WordPress.org

Make WordPress Core

Opened 4 years ago

Last modified 7 months ago

#17047 reviewing defect (bug)

Not following spec for REQUEST_URI

Reported by: sterlo Owned by: sterlo
Milestone: Future Release Priority: normal
Severity: normal Version: 3.1
Component: Rewrite Rules Keywords: has-patch
Focuses: Cc:

Description

Possibly related: #16932

Spec: http://www.w3.org/Protocols/rfc2616/rfc2616-sec5.html#sec5.1.2

Structure: http://en.wikipedia.org/wiki/URI_scheme#Examples

The spec for REQUEST_URI:

Request-URI    = "*" | absoluteURI | abs_path | authority

The specs for REQUEST_URI in Apache are such that it allows for absolute paths to a given resource.

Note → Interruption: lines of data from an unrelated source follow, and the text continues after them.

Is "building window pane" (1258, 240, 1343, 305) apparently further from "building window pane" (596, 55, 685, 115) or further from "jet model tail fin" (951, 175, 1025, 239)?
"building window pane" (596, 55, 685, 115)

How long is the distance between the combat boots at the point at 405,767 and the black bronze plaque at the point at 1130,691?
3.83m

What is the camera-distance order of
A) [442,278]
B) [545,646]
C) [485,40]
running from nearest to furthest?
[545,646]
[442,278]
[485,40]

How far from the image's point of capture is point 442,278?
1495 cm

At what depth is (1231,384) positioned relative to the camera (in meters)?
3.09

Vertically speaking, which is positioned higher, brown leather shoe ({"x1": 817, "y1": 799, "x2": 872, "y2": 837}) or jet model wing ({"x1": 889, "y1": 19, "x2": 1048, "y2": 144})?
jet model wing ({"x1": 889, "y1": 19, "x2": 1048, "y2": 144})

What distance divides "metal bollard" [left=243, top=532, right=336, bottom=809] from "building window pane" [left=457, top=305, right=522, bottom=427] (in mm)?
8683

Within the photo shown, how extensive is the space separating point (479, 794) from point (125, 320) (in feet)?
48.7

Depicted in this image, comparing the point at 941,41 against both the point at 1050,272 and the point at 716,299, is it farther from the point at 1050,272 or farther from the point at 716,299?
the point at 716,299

Given that throughout WordPress there are concatenations like:

$_SERVER['HTTP_HOST'] . $_SERVER['REQUEST_URI']

These are intended to generate "mysite.com/resources"

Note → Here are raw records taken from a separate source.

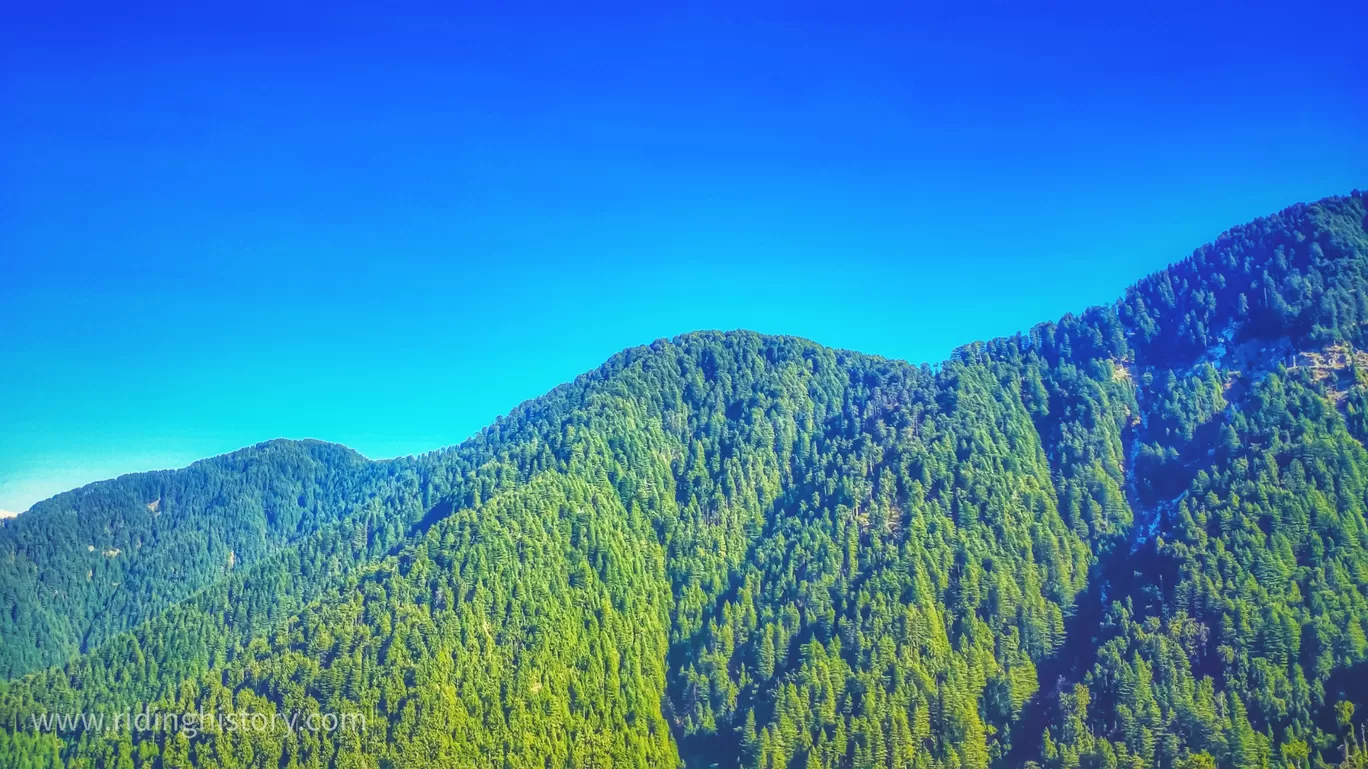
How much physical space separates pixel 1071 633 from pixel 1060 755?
33.8m

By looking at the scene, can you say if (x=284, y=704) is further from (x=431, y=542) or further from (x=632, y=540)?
(x=632, y=540)

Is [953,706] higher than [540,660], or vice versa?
[540,660]

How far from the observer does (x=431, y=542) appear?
186 metres

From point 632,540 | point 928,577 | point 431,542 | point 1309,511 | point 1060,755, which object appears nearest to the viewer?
point 1060,755

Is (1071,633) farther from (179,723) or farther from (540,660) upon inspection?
(179,723)

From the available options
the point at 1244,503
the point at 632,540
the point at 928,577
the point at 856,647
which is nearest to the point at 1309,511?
the point at 1244,503

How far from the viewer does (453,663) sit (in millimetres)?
157875

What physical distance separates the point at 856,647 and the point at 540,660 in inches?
2104

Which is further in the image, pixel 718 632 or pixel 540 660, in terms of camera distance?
pixel 718 632

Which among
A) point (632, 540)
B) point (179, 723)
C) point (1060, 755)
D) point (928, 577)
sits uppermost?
point (632, 540)

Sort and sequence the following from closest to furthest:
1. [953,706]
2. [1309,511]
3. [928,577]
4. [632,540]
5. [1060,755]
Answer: [1060,755] → [953,706] → [1309,511] → [928,577] → [632,540]

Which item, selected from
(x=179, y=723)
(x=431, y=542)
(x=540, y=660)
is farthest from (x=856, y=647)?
(x=179, y=723)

But in certain cases will generated "mysite.com/mysite.com/resources"

Case Study:

GET http://subdomain.mydomain.com/ HTTP/1.1

This should be allowed.

Apache in this case sets the URI to "http://subdomain.mydomain.com/myfile.php"

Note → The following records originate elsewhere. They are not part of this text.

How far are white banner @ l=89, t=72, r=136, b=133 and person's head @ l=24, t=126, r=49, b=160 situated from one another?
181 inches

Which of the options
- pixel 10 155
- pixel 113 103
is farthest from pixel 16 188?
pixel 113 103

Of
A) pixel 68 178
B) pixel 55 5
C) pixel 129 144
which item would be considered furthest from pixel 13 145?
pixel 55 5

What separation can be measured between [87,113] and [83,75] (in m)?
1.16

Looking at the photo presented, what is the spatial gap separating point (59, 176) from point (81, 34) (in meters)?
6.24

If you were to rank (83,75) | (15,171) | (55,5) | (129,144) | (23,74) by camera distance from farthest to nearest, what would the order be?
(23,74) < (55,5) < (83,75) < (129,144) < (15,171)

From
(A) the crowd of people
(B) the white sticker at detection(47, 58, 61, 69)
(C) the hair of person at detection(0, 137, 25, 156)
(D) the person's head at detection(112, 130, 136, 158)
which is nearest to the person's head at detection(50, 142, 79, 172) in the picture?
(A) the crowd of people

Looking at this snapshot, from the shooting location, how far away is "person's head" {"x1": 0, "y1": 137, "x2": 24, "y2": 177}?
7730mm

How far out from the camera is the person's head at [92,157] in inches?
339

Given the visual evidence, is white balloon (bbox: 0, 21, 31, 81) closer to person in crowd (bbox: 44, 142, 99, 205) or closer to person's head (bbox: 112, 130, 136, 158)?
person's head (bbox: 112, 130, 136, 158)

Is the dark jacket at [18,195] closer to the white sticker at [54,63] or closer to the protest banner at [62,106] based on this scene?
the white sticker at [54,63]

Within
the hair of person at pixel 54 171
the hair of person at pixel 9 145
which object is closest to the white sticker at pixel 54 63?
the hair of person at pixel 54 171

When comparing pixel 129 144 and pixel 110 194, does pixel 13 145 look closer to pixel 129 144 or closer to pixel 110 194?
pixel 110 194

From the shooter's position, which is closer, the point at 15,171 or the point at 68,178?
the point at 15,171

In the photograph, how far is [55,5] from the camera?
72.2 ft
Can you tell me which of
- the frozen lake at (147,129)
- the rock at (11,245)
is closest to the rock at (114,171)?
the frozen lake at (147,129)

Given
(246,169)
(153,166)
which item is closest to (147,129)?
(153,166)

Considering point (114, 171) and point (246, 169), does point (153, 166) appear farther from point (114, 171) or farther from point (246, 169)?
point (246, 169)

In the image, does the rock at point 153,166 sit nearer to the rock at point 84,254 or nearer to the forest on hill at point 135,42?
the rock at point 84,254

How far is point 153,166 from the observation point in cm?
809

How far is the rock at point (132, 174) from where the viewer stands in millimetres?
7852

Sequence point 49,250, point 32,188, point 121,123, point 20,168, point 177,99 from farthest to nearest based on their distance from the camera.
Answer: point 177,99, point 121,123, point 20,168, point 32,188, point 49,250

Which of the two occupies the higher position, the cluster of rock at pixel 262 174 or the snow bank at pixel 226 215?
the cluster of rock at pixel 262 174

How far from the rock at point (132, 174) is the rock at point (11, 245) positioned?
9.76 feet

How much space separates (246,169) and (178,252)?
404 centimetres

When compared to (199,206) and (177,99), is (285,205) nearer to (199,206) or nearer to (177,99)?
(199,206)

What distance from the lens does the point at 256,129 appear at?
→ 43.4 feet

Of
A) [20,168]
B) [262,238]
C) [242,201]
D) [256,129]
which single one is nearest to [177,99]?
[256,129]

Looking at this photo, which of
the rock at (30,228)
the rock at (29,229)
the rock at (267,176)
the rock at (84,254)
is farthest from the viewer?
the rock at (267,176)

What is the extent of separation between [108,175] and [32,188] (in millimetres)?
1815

Solution: Do not assume that URI is not an absolute path.

A quick fix is something like the patch attached.

Attachments (3)

uri_no_host.2.patch (744 bytes) - added by sterlo 4 years ago.
Patch against latest wp-includes/load.php (replaced previous patch)
uri_no_host.patch (745 bytes) - added by sterlo 4 years ago.
New patch: the regex should be case insensitive.
17047.patch (799 bytes) - added by SergeyBiryukov 4 years ago.

Download all attachments as: .zip

Change History (18)

comment:1 @sterlo4 years ago

  • Owner set to sterlo
  • Status changed from new to reviewing

Here's a test prior to the patch:

[grok@jutsu:~] $ curl -sv -x 209.20.77.244:80 "http://subdomain.mysite.com/"
* About to connect() to proxy 209.20.77.244 port 80 (#0)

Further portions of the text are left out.